Saturday, February 13, 2010

Contrasting wonderful matches

Wales v Scotland proved to be a wonderful match because it was so close. For 60 minutes you'd have to say that Scotland were comfortably in control and deservedly so. In the last 20 minutes Wales started to claw their way back, in the last 10 they started to look like they might win. A decision with the scores tied that there was time to restart was made - if Scotland had kicked the ball out you'd have to think there wouldn't have been time to set the scrum but they kicked it properly and Wales scored to win.

Two yellow cards for the Scots over the last ten minutes clearly affected that outcome.

It will be interesting to see what the other commentators think of the first 60 minutes. Wales' vaunted and talented backs failed to fire, to some extent so did their back row. Speaking personally I'm inclined to lay the blame for this at the feet of Cooper, the stand-in scrum half. He had an unfortunate tendency to take a step or two sideways and often slightly backwards before passing. This has the effect of letting the defenders be a step or two closer to the rest of the backs putting them under that much extra pressure. This has the tendency to knock on and cause the backs to dump off to the forwards in bad positions, with the forwards flat-footed and tackled backwards, which reduces the things the back row can do because they're running backwards each time. Other players made mistakes, often frustrating ones, but they were odd mistakes rather than systemic ones and players will make mistakes, it's the nature of the game.

Another thought - Wasps have struggled in the last season and a bit in the Premiership. In particular their defence has been punctured time and again. The Wales squad are more talented than the Wasps squad overall, but so are their opponents and the international sides are working out how to unpick the Welsh defence. Do they need to change the systems to account for this?

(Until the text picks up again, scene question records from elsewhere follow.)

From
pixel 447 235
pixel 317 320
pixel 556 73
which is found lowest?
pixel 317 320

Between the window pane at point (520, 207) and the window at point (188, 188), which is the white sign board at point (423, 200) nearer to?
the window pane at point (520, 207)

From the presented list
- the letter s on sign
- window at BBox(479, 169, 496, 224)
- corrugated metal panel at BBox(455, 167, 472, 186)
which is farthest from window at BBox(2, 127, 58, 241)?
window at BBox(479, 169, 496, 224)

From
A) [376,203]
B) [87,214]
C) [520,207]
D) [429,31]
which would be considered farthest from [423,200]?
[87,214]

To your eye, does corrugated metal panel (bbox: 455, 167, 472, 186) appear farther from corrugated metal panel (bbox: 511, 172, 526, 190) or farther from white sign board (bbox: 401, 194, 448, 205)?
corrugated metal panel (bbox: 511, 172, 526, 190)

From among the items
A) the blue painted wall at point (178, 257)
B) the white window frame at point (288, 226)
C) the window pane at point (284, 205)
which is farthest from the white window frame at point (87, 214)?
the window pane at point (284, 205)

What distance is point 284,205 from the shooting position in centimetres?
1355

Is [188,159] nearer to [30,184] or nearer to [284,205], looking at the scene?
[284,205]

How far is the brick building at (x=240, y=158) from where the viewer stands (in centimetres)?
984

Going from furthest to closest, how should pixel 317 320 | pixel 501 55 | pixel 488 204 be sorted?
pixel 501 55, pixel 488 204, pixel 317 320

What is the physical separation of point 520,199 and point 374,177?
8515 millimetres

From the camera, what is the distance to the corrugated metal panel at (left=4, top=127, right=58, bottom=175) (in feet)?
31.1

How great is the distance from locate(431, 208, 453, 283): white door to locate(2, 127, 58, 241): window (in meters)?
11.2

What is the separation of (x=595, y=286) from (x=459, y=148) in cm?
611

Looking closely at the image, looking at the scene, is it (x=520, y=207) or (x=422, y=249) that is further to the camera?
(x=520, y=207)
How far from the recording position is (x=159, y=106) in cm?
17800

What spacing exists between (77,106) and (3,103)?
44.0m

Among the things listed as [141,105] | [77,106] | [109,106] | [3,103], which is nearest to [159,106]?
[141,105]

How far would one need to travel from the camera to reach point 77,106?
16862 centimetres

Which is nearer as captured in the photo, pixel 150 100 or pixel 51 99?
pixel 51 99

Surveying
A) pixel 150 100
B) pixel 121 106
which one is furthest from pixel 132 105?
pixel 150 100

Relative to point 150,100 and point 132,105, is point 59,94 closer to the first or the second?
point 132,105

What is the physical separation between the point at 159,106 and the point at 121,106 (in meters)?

France v Ireland was brilliant for a different reason. France were brilliant. Ireland, sadly, were not. But, as always, France in full flow are compelling and wonderful to watch and this game was no different. This France was Les Bleus that put everyone to the sword the attacking was fluid and precise, the defending was aggressive and precise. If France play like this for the rest of the 6 Nations they are going to win. If they can play like this for the next year or so, they could win the RWC even though it is in New Zealand.

It appears from news reports that Tom Evans has a serious back injury. Let us all hope that it is not as bad as feared and that he makes a full and speedy recovery.